* TUGAS ANDA *
1/ Cetak bagian dari artikel tentang putusan Ahok, mulai dari "Ursula Florene" dan terus sampai "9 Mei 2017.", tanpa mengubah satu kata pun.
2/ Menurut artikel tentang putusan Ahok, pemidanaan Ahok merupakan kasus penodaan agama yang keberapa sepanjang 1965-2017?

* BAGIAN DOKUMEN *
===============
Ragam kritik untuk putusan Ahok

Ursula Florene

This is AI generated summarization, which may have errors. For context, always refer to the full article.

Ragam kritik untuk putusan Ahok
Putusan hakim mempertegas kentalnya mobokrasi selama persidangan berjalan.

 

JAKARTA, Indonesia – Keputusan majelis hakim Pengadilan Negeri Jakarta utara yang menjatuhkan pidana 2 tahun dan penahanan kepada Basuki “Ahok” Tjahaja Purnama menuai banyak kritik. Putusan ini disebut lahir dari tekanan massa yang begitu besar sejak kasus dugaan penodaan agama ini bergulir pada akhir tahun lalu.

Direktur Eksekutif SETARA Institute Hendardi mengatakan vonis ini di luar kelaziman. “Karena hakim memutus melampaui apa yang menjadi tuntutan JPU (Jaksa Penuntut Umum),” kata dia lewat siaran pers pada Selasa, 9 Mei 2017.

Pemidanaan Ahok merupakan kasus penodaan agama ke-97 yang terjadi sepanjang 1965-2017. Pasal 156 a KUHP yang dijeratkan Majelis Hakim kepada Ahok ini menuai banyak kritik lantaran multitafsir dan kerap disalahgunakan.

Hendardi menilai ketidaklaziman putusan bertolak dari pembuktian yang lemah sepanjang masa sidang. Bahkan dalam tuntutannya, JPU mengaku tak dapat membuktikan penodaan agama sehingga menggunakan pasal alternatif 156 tentang penodaan golongan.

Fakta ini semestinya mampu meyakinkan hakim untuk membebaskan Ahok, atau setidaknya memvonis dengan hukuman yang tidak melampaui tuntutan JPU. Namun, majelis hakim malah membuat pertimbangan sendiri dalam memenuhi unsur-unsur Pasal 156 a KUHP.
===============
* BAHAN YANG DIBERIKAN *

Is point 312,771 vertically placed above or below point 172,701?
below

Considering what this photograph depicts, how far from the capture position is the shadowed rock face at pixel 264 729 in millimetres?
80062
===============
* JAWABAN LATIHAN *
1/
Ursula Florene

This is AI generated summarization, which may have errors. For context, always refer to the full article.

Ragam kritik untuk putusan Ahok
Putusan hakim mempertegas kentalnya mobokrasi selama persidangan berjalan.

 

JAKARTA, Indonesia – Keputusan majelis hakim Pengadilan Negeri Jakarta utara yang menjatuhkan pidana 2 tahun dan penahanan kepada Basuki “Ahok” Tjahaja Purnama menuai banyak kritik. Putusan ini disebut lahir dari tekanan massa yang begitu besar sejak kasus dugaan penodaan agama ini bergulir pada akhir tahun lalu.

Direktur Eksekutif SETARA Institute Hendardi mengatakan vonis ini di luar kelaziman. “Karena hakim memutus melampaui apa yang menjadi tuntutan JPU (Jaksa Penuntut Umum),” kata dia lewat siaran pers pada Selasa, 9 Mei 2017.

2/ Kasus penodaan agama ke-97.